Source texts of formatted documents:
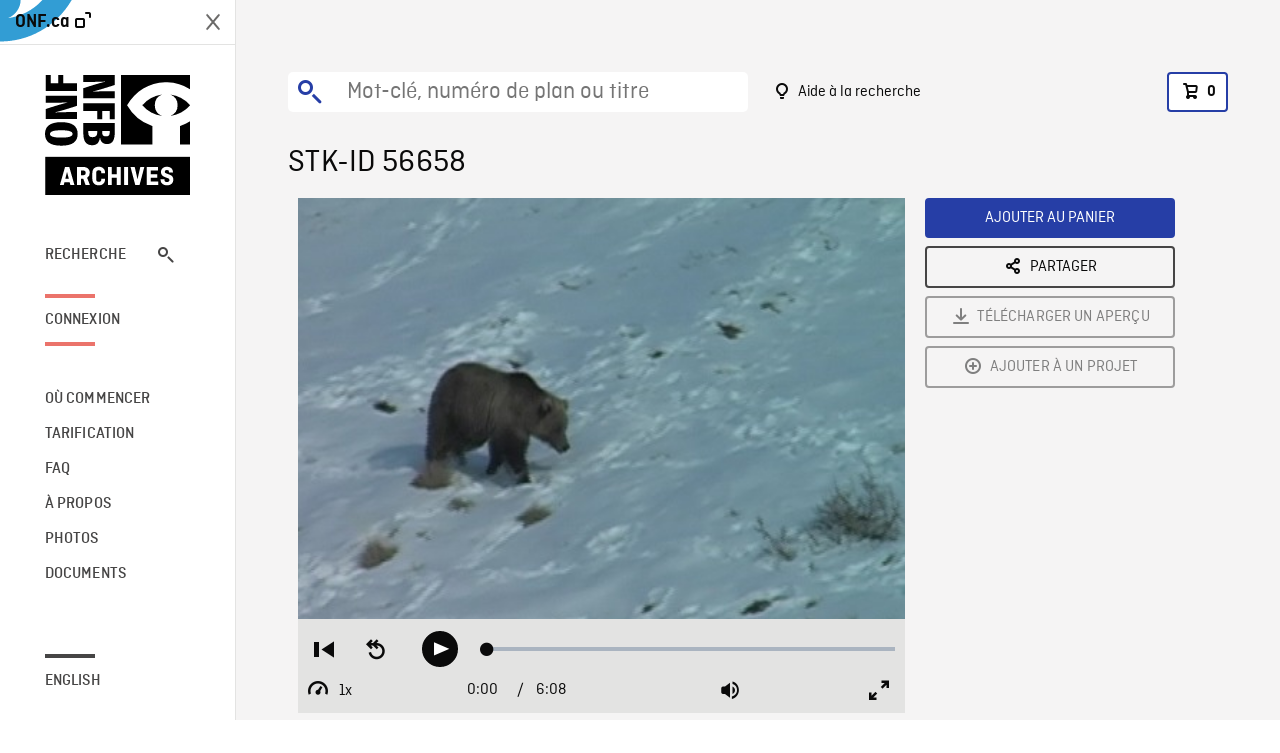

--- FILE ---
content_type: text/html; charset=utf-8
request_url: https://archives.onf.ca/plan/56658/
body_size: 3013
content:


<!DOCTYPE html>
<html lang="fr" class="brand-resize">
  <head>
    <!-- SEO Browser -->
    <meta charset="utf-8">
    <meta http-equiv="X-UA-Compatible" content="IE=edge">
    <meta name="viewport" content="width=device-width,initial-scale=1.0">

    <!-- SEO Robot -->
    <meta name="theme-color" content="#0085CA">
    <meta name="robots" content="index,follow">
    <meta name="googlebot" content="index,follow">

    
  





  <!-- SEO Title / Description / Alternate link -->
  <title>STK-ID 56658 - Archives ONF</title>
  <meta name="description" content="Quelques PE  d&#x27;un ours grizzli, il regarde la caméra, hume l&#x27;air, s&#x27;approche de la caméra d&#x27;un pas lourd dans la neige. Il se retourne subitement et s&#x27;enfuit. La caméra est instable par moments." />
  <link rel="alternate" hreflang="en" href="https://archives.nfb.ca/stockshot/56658/" />

  <!-- Open Graph Share -->
  <meta property="og:title" content="STK-ID 56658">
  <meta property="og:description" content="Quelques PE  d&#x27;un ours grizzli, il regarde la caméra, hume l&#x27;air, s&#x27;approche de la caméra d&#x27;un pas lourd dans la neige. Il se retourne subitement et s&#x27;enfuit. La caméra est instable par moments.">
  <meta property="og:site_name" content="Archives ONF">
  <meta property="og:locale" content="fr">
  <meta property="og:type" content="website">
  
  <meta property="og:image" content="https://www3.nfb.ca/stk_sd_ana/VI56816.001/Reel_01/56658/56658_Thumbnails.jpg">
  

  <!-- Twitter Share -->
  <meta property="twitter:card'" content="summary_large_image">
  <meta property="twitter:title" content="STK-ID 56658">
  <meta property="twitter:description" content="Quelques PE  d&#x27;un ours grizzli, il regarde la caméra, hume l&#x27;air, s&#x27;approche de la caméra d&#x27;un pas lourd dans la neige. Il se retourne subitement et s&#x27;enfuit. La caméra est instable par moments.">
  
  <meta property="twitter:image" content="https://www3.nfb.ca/stk_sd_ana/VI56816.001/Reel_01/56658/56658_Thumbnails.jpg">
  
  
  
  <meta name="google-site-verification" content="P3nTykUQ40QX8Mn91ThL3MmHs1IuETvz1OJp6L65Nb4" />
  




    <link href="/vue/css/chunk-vendors.a5d03586.css" rel="stylesheet"/>
	<link href="/vue/css/app.d83a5b3d.css" rel="stylesheet"/>
	<script defer="defer" src="/vue/js/chunk-vendors.08ed79bc0ad2f885.min.js"></script>
	<script defer="defer" src="/vue/js/app.d0589b7be1192aa6.min.js"></script>
	<script>window.GENERATED_BY_DJANGO = false</script>
	<link href="/vue/favicon.ico" rel="icon"/>

    <link href="https://dkyhanv6paotz.cloudfront.net/onfca-prod/archives/static/css/loader.0b12b3005727.css" rel="stylesheet">
    
<script type="application/ld+json">
  {
    "@context": "https://schema.org",
    "@type": "VideoObject",
    "name": "Being Caribou",
    "description": "Quelques PE  d\u0027un ours grizzli, il regarde la caméra, hume l\u0027air, s\u0027approche de la caméra d\u0027un pas lourd dans la neige. Il se retourne subitement et s\u0027enfuit. La caméra est instable par moments.",
    
    "thumbnailUrl": "https://www3.nfb.ca/stk_sd_ana/VI56816.001/Reel_01/56658/56658_Thumbnails.jpg",
    
    
    "duration": "PT0H6M9S",
    
    "contentUrl": "https://archives.onf.ca/stockshots/videos/VI56816.001/Reel_01/56658/56658_WorkingCopy.mov",
    "uploadDate": "2003"
  }
</script>

  </head>
  <body class="no-js forceScrollY">
    <div id="app">
      
<h1>STK-ID 56658</h1>
<video controls poster="https://www3.nfb.ca/stk_sd_ana/VI56816.001/Reel_01/56658/56658_Thumbnails.jpg">
  <source src="https://archives.onf.ca/stockshots/videos/VI56816.001/Reel_01/56658/56658_WorkingCopy.mov">
</video>

<p>Quelques PE  d&#x27;un ours grizzli, il regarde la caméra, hume l&#x27;air, s&#x27;approche de la caméra d&#x27;un pas lourd dans la neige. Il se retourne subitement et s&#x27;enfuit. La caméra est instable par moments.</p>
<h2>Détails</h2>
<dl>
  <dt>Extrait du film</dt>
  <dd>Being Caribou</dd>

  
  <dt>Lieu</dt>
  <dd>Yukon, Alaska</dd>
  

  
  <dt>Année</dt>
  <dd>2003</dd>
  

  
  <dt>Collection</dt>
  <dd>Office National du Film</dd>
  

  

  
  <dt>Formats disponibles</dt>
  <dd>Digital Beta, Video Disque Digital</dd>
  

  
  <dt>Format de tournage</dt>
  <dd>DVCPRO25</dd>
  

  
  <dt>Format de l'image</dt>
  <dd>ANAMORPHIC</dd>
  

  
  <dt>Résolutions disponibles</dt>
  <dd>720 x 486</dd>
  
</dl>

    </div>

    
<div id="archives-loader">
  <div class="logo">
    <img src="https://dkyhanv6paotz.cloudfront.net/onfca-prod/archives/static/archives-logo-v.2ed2b7370d04.svg" />
  </div>
</div>
    

<script>
window.VUE_APP_META_I18N = {
  "suffix": " - Archives ONF",
  "default": {
    "title": "Archives ONF",
    "description": "Notre vaste collection de plans d\u0027archives rassemble des contenus images et vidéos provenant non seulement du Canada, mais du monde entier. Il vous faut des images en couleurs de la Seconde Guerre mondiale ou de la fonte des glaces dans l’Arctique? Ne cherchez plus.\u000ATémoignant de plus d’un siècle d’histoire, nos fichiers et nos bobines de film impeccablement préservés permettent des transferts de qualité sur mesure, quelle que soit la résolution désirée : SD, HD, 4K, 8K, etc."
  },
  "stockshot": {
    "title": "STK-ID {id}"
  },
  "search": {
    "title": "Recherche",
    "description": "Trouvez le plan parfait avec l\u0027outil de recherche avancée de la plateforme Archives ONF. Cherchez par mot\u002Dclé, lieu, date ou numéro de plan, et précisez votre recherche à l\u0027aide de multiples filtres."
  },
  "cart": {
    "title": "Panier",
    "description": "Ajouter des plans à votre panier afin de démarrer le processus de demande de licence pour l\u0027achat de plans d\u0027archives sur le site Archives ONF."
  },
  "request_list": {
    "title": "Vos demandes de licence",
    "description": "Accédez à l\u0027historique de vos demandes de licence à l\u0027équipe des ventes d\u0027Archives ONF. "
  },
  "request_detail": {
    "title": "Demande de licence",
    "description": "Faites parvenir une demande de licences à Archives ONF afin de démarrer le processus de commande de plans d\u0027archives."
  },
  "clipbin_list": {
    "title": "Projets",
    "description": "Accédez à tous vos projets et organisez vos plans d\u0027archives avant d\u0027envoyer une demande de licence et de commander des plans à l\u0027équipe Archives ONF."
  },
  "clipbin_detail": {
    "title": "Projet",
    "description": "Gérez votre projet en ajoutant des plans d\u0027archives à une liste. Vous pouvez créer plusieurs listes et gérer de multiples projets sur le site Archives ONF."
  },
  "calculator": {
    "title": "Calculateur de tarifs",
    "description": "Utilisez le calculateur de tarifs pour estimer le coût par seconde des droits souhaités sur votre prochaine commande de plans d\u0027Archives ONF."
  },
  "404": {
    "title": "404",
    "description": "La page demandée n\u0027a pas été trouvée. Communiquez avec nous pour signaler cette erreur."
  }
}
</script>

    <script src="https://dkyhanv6paotz.cloudfront.net/onfca-prod/archives/static/js/loader.1015c52469a2.js"></script>
    

    <script>
      window.VUE_APP_GTM_ID = "GTM-NMCS2FB"
      window.VUE_APP_GTM_SECOND_ID = "GTM-NLQ6TKD"
      window.VUE_APP_THUMBNAIL_PATTERN = "https://dkyhanv6paotz.cloudfront.net/live/fit-in/{width}x{height}/{path}"
      window.VUE_APP_GTM_USER_ID = ""
      window.ARCHIVES_CLIENT_ID = "013331"
      
      window.GENERATED_BY_DJANGO = true
    </script>
  </body>
</html>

### TASK PROMPT:
Give an exact reproduction of the lines from the one with "page demandée n\u0027a" to the final line of the entries, including both.

### WRITTEN ANSWER:
    "description": "La page demandée n\u0027a pas été trouvée. Communiquez avec nous pour signaler cette erreur."
  }
}
</script>

    <script src="https://dkyhanv6paotz.cloudfront.net/onfca-prod/archives/static/js/loader.1015c52469a2.js"></script>
    

    <script>
      window.VUE_APP_GTM_ID = "GTM-NMCS2FB"
      window.VUE_APP_GTM_SECOND_ID = "GTM-NLQ6TKD"
      window.VUE_APP_THUMBNAIL_PATTERN = "https://dkyhanv6paotz.cloudfront.net/live/fit-in/{width}x{height}/{path}"
      window.VUE_APP_GTM_USER_ID = ""
      window.ARCHIVES_CLIENT_ID = "013331"
      
      window.GENERATED_BY_DJANGO = true
    </script>
  </body>
</html>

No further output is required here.